Ana María lo llamó a la mesa. Puso el plato: arroz, pasta con trozos grandes de cebolla y tomate, un pedazo minúsculo de carne y una limonada en un vaso plástico rucio y sudoroso. Martín enredó la pasta en el tenedor, luchando con lo poco que podía trinchar de la pasta hecha tiras cortas. El primer bocado tenía un intenso sabor a cebolla. Tuvo arcadas. Tragó.

—Está muy rico —dijo y la miró a los ojos esbozando una sonrisa

Ana María no lo miró ni dijo nada.

Dieron algunos bocados en silencio.

—Creo que buscaré trabajo —dijo Ana María con la mirada clavada en el plato y revolcando la comida.

Martín no respondió.

—Con el pueblo vacío, va a ser más difícil que vendas…

—¿En qué trabajarás? —interrumpió Martín.

—Puedo arreglar las casas de la gente… —convencida.

—… no hay gente, amor. No hay nadie.

—Allá por los lados de La Morena, arriba en la vereda, están las casas de los ricos. Ellos no se fueron, ellos no tienen miedo.

—¿Por qué lo tendrían? —negó con la cabeza

—Da igual. Sé que allá encontraré trabajo. Eso es grandísimo, hay mucho que hacer —como Martín no dijo nada, ella siguió—: La chica del billar, me dijo que pagan bien. Puedo lavar, planchar, ordeñar las vacas, cocinar.

Martín miró la pasta y la revolcó con el tenedor. No sabía cómo iba a hacer para comérsela toda sin vomitar. Dio un trago a la limonada y rápido se echó un bocado que bajó con más limonada.

Ana revolvía la comida, mirando el plato sin comer.

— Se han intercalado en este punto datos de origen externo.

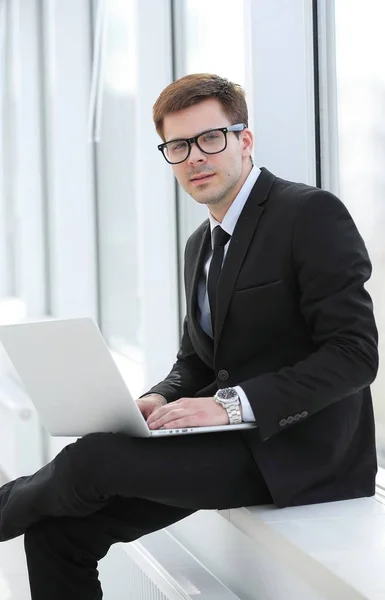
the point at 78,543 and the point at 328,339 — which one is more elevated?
the point at 328,339

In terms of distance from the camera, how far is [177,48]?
10.9 ft

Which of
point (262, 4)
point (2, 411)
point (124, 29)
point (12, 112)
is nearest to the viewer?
point (262, 4)

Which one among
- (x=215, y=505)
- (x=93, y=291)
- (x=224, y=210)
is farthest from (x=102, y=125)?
(x=215, y=505)

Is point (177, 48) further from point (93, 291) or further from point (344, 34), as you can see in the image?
point (93, 291)

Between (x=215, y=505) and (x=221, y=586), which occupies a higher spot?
(x=215, y=505)

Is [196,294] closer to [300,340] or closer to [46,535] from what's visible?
[300,340]

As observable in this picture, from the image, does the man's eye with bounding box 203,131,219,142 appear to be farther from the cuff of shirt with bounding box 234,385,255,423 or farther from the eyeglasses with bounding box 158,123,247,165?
the cuff of shirt with bounding box 234,385,255,423

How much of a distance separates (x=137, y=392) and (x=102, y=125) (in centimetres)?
130

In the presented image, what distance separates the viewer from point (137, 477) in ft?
5.86

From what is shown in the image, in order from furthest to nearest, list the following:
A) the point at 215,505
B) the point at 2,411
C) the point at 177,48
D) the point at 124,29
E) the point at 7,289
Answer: the point at 7,289
the point at 2,411
the point at 124,29
the point at 177,48
the point at 215,505

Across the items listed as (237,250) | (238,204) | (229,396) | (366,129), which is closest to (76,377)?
(229,396)

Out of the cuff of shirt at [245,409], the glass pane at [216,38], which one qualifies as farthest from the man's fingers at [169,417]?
the glass pane at [216,38]

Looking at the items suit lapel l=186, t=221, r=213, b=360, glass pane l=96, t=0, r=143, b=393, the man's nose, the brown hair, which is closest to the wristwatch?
suit lapel l=186, t=221, r=213, b=360

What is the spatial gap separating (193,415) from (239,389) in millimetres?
105
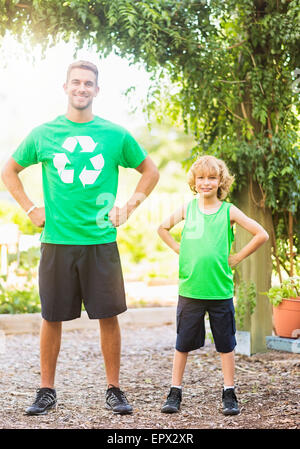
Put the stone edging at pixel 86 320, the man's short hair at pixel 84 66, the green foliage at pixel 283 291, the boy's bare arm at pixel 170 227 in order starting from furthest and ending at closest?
the stone edging at pixel 86 320
the green foliage at pixel 283 291
the boy's bare arm at pixel 170 227
the man's short hair at pixel 84 66

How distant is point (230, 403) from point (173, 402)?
295mm

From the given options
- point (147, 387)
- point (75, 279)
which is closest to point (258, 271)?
point (147, 387)

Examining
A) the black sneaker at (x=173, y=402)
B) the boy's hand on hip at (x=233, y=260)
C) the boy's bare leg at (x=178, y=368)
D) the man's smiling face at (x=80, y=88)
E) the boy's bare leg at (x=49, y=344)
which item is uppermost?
the man's smiling face at (x=80, y=88)

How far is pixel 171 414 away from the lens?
309 cm

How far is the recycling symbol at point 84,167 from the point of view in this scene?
2.99 m

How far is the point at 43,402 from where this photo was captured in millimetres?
3092

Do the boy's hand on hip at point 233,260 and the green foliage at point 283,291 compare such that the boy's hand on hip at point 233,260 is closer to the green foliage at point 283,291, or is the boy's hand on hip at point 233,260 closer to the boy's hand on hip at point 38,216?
the boy's hand on hip at point 38,216

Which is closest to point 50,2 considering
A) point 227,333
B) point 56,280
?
point 56,280

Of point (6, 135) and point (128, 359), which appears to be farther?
point (6, 135)

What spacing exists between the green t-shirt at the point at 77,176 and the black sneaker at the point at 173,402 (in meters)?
0.87

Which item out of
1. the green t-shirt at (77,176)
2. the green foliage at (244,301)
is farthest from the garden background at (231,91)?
the green t-shirt at (77,176)

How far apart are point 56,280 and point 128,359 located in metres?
1.86

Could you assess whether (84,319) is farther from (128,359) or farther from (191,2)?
(191,2)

Luego de levantar los platos, ambos se sentaron frente a la casa. Martín simulaba leer un libro. Ana María, con la aguja de tejer inmóvil en su mano, miraba las casas cerradas con cadenas; el camino vacío, distorsionado por el calor.

—Van a volver, yo sé —dijo de repente.

Martín levantó los ojos del libro.

—Sí, volverán —mirando las cadenas.

—Por eso no podemos irnos, ¿ves? Esa esquina, ahí murió papá… lo mataron. ¿Recuerdas?

—Sí —mintió. Él no estaba con ella. Aún no se conocían.

—Mamá se mató en esa casa. —se calló.

—A veces solo debes importar tú… —no quería, pero no pudo dejar de sentir que se lo decía a él mismo.

—No, Martín, uno vive por los otros y para los otros. Sin los demás no existimos, no somos nada.

Cerró el libro. Pasó los ojos por el pueblo vacío. Los pájaros cantaban anunciando la tarde. Solo eso se oía.

—Tienes razón.

—Mamá fue egoísta. No tenía a nadie. De no ser por ti, me hubiera muerto de hambre. Por los otros existimos.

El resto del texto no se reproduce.